Les corps intermédiaires

"La construction d'une cité harmonieuse passe obligatoirement par la reconstitution de corps intermédiaires. On a trop oublié que l'homme ne vit pas tout seul, qu'il évolue "dans de toutes petites communautés", comme le disait Simone Weil. (Comme le corps humain est composé d'organes inégaux aux fonctions variées, le peuple est un assemblage de groupes différents, et non d'individus juxtaposés indifféremment que l'on compte arithmétiquement). Pour avoir oublié cet ordre naturel, on est tombé dans l'égalitarisme et l'uniformisation qui ont produit les affrontements de classe et d'intérêts, considérés faussement comme une loi de la vie. Le marxisme a systématisé ce principe d'opposition et de lutte".

"Ces organes sont la famille, composée d'un père et d'une mère qui donnent la vie, la protègent, la développent. L'école qui aide les familles à l'éducation des enfants. Les métiers qui intègrent ses membres dans la profession, forment, organisent les solidarités primaires et soutiennent les entreprises. Les entreprises qui créent, fabriquent, échangent. Les associations multiples qui répondent aux goûts, affinités, besoins de chacun : sociétés de pêche, art, culture, sport... les communes, les quartiers, les cantons assurent les besoins territoriaux. Les pays et les peuples en fonction du terroir, du climat, développent les coutumes locales. Les régions, ensembles intermédiaires plus vastes jusqu'à la nation, qui à son tour constitue un intermédiaire par rapport aux entités continentales et internationales".

"Chacun de ces rouages joue le rôle d'amortisseur, qui encaisse les à-coups de la vie. Il n'y a plus de classes supérieures et de classes inférieures qui s'affrontent ; plus d'entreprises puissantes qui absorbent les plus faibles. Chacun dans sa sphère oeuvre pour le bien de tous. Qu'un seul défaille, c'est la pagaille. Comme dans l'orchestre, chacun joue fidèlement sa partition. Imaginez le désordre si le premier violon revendiquait la liberté de concurrencer en puissance ou en vitesse le second violon !"

"Chaque corps intermédiaire correspond à une identité qu'il faut enrichir et préserver. C'est dans son espace propre de compétence qu'il doit jouir de libertés et exercer sa propre souveraineté, qui est un droit à l'autosuffisance fondé sur la liberté des personnes à s'autogérer. Aussi doivent-ils disposer de pouvoirs correspondants, c'est-à-dire être capables de faire leurs propres lois, assurer leur propre police et disposer des moyens financiers de leur indépendance.
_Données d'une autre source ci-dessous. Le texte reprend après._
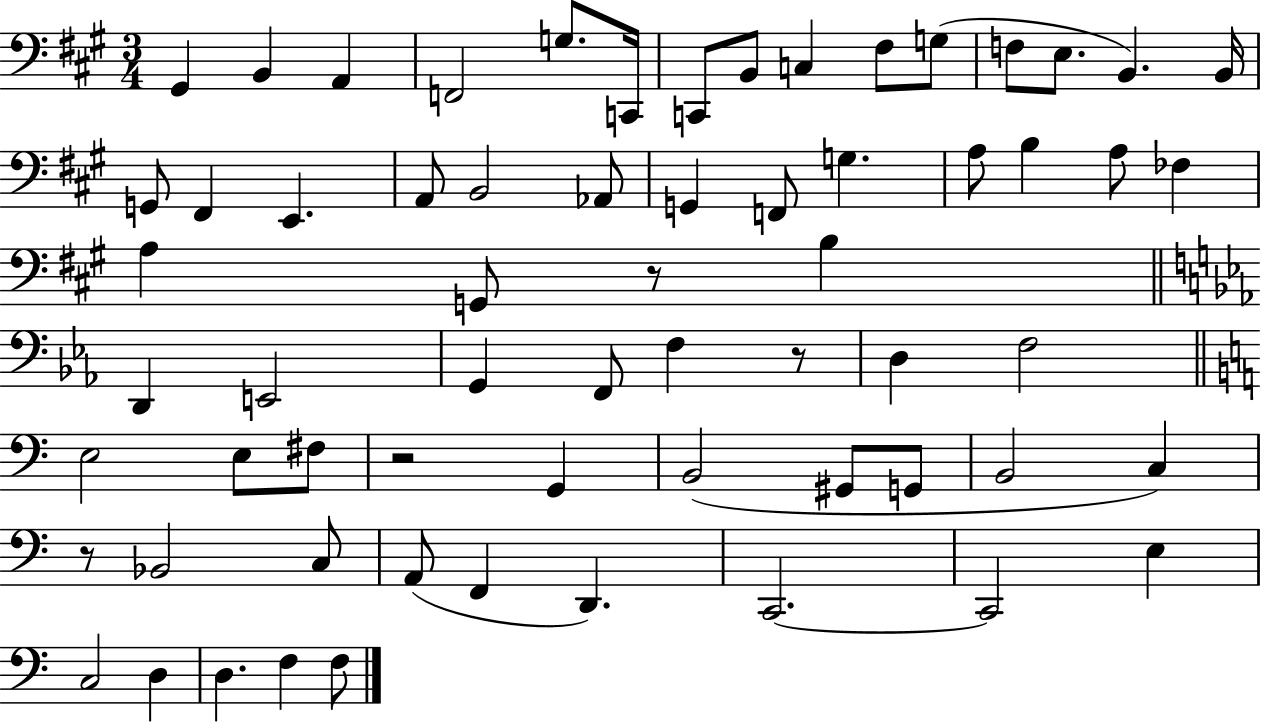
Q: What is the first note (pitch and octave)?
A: G#2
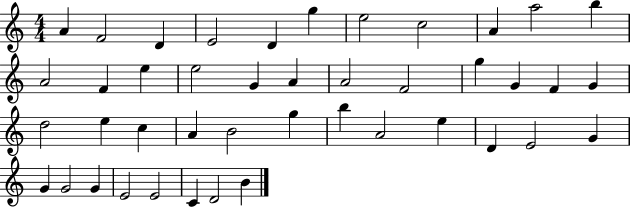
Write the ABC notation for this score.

X:1
T:Untitled
M:4/4
L:1/4
K:C
A F2 D E2 D g e2 c2 A a2 b A2 F e e2 G A A2 F2 g G F G d2 e c A B2 g b A2 e D E2 G G G2 G E2 E2 C D2 B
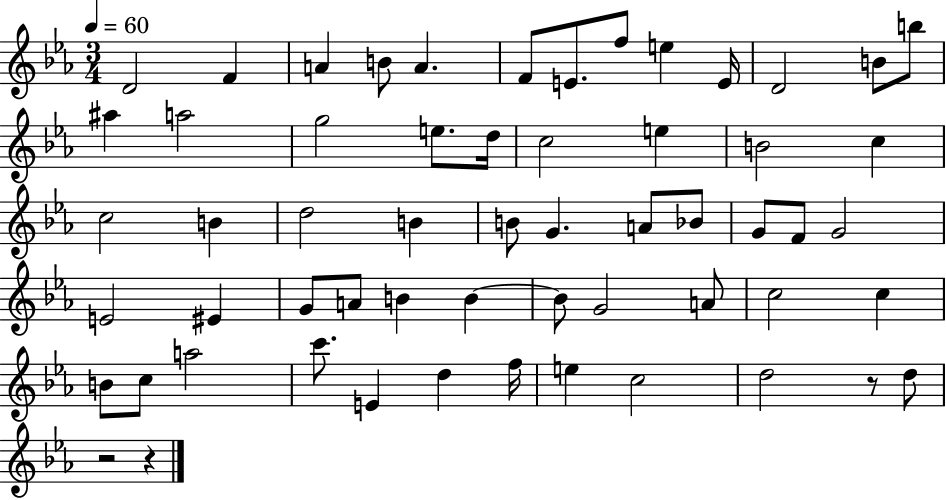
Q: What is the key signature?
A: EES major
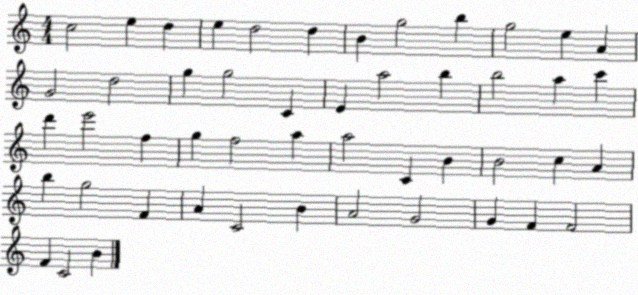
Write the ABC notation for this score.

X:1
T:Untitled
M:4/4
L:1/4
K:C
c2 e d e d2 d B g2 b g2 e A G2 d2 g g2 C E a2 b b2 a c' d' e'2 f g f2 a a2 C B B2 c A b g2 F A C2 B A2 G2 G F F2 F C2 B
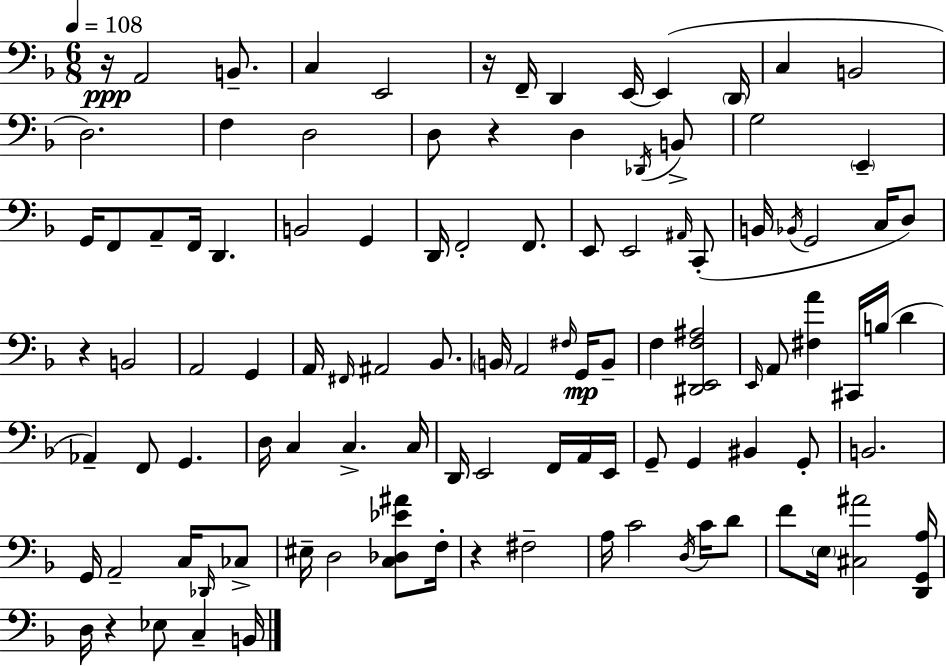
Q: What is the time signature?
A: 6/8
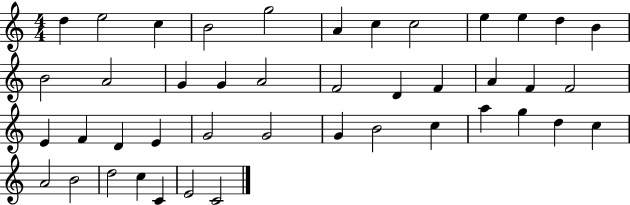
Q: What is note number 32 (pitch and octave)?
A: C5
Les corps intermédiaires sont les éléments indispensables du lien social et les facteurs indispensables d'intégration. Au lieu de l'assistance et de la solidarité mécanique, ils doivent accomplir la plus grande partie des tâches de solidarité sociale.

Il faut remettre aux groupes décentralisés territoriaux et organiques les pouvoirs qui les concernent et restaurer la commune, la région, les corps économiques, sociaux et civiques dans leur plénitude au détriment de la centralisation de tous les pouvoirs".
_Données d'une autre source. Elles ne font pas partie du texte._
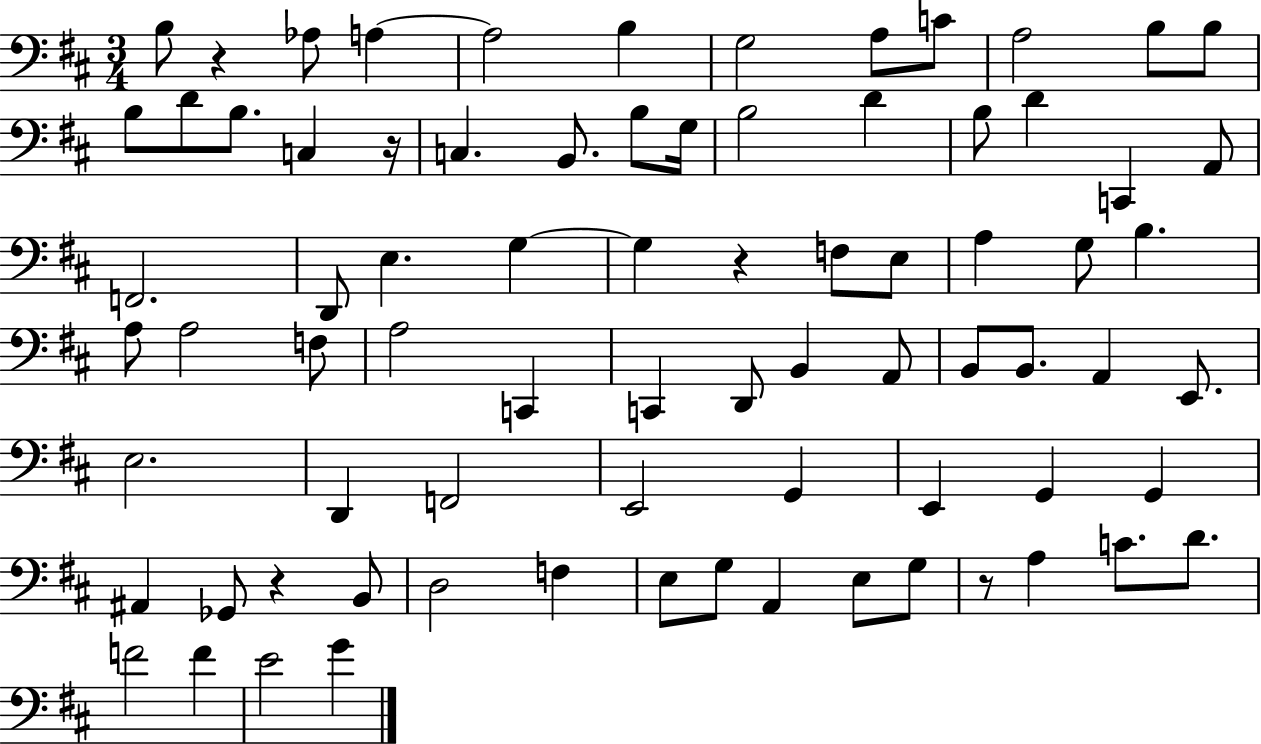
B3/e R/q Ab3/e A3/q A3/h B3/q G3/h A3/e C4/e A3/h B3/e B3/e B3/e D4/e B3/e. C3/q R/s C3/q. B2/e. B3/e G3/s B3/h D4/q B3/e D4/q C2/q A2/e F2/h. D2/e E3/q. G3/q G3/q R/q F3/e E3/e A3/q G3/e B3/q. A3/e A3/h F3/e A3/h C2/q C2/q D2/e B2/q A2/e B2/e B2/e. A2/q E2/e. E3/h. D2/q F2/h E2/h G2/q E2/q G2/q G2/q A#2/q Gb2/e R/q B2/e D3/h F3/q E3/e G3/e A2/q E3/e G3/e R/e A3/q C4/e. D4/e. F4/h F4/q E4/h G4/q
"Dès lors la société est une fédération d'états autonomes interdépendants entre eux. Leurs rapports se règlent par compromis ou contrats négociés. Ces contrats deviennent autant de lois privées, authentifiées par l'autorité de l'État, qui les hisse au niveau de droit public. L'État n'est plus alors le gérant, mais le garant de ces souverainetés partielles qu'il protège, accroît et contrôle en vue du Bien Commun. La souveraineté nationale, établie sur le nombre, peut alors éclater en une multitude de souverainetés divisibles, sectorielles, mais solidairement unies au sommet autour d'un pouvoir renforcé".
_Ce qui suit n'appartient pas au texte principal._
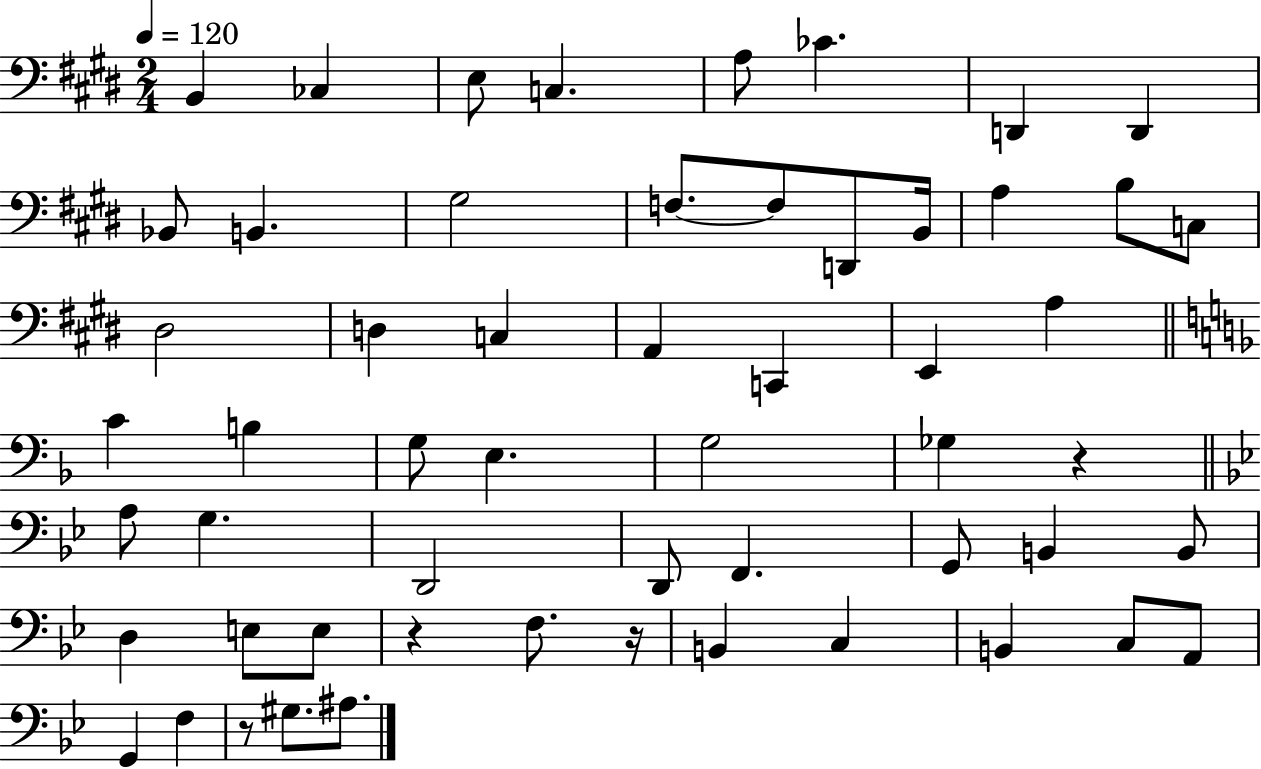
B2/q CES3/q E3/e C3/q. A3/e CES4/q. D2/q D2/q Bb2/e B2/q. G#3/h F3/e. F3/e D2/e B2/s A3/q B3/e C3/e D#3/h D3/q C3/q A2/q C2/q E2/q A3/q C4/q B3/q G3/e E3/q. G3/h Gb3/q R/q A3/e G3/q. D2/h D2/e F2/q. G2/e B2/q B2/e D3/q E3/e E3/e R/q F3/e. R/s B2/q C3/q B2/q C3/e A2/e G2/q F3/q R/e G#3/e. A#3/e.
"Parler de subsidiarité sans corps intermédiaires est un non sens. Le respect de la subsidiarité implique la reconnaissance d'une stratification sociale, la différenciation des pouvoirs et des inégalités qui en découlent".

(Restaurer le peuple en ses états. Une société de corps intermédiaires. - Benjamin Guillemaind Alliance Sociale des Peuples et Pays de France. 11 rue du Bel Air. 94230 Cachan).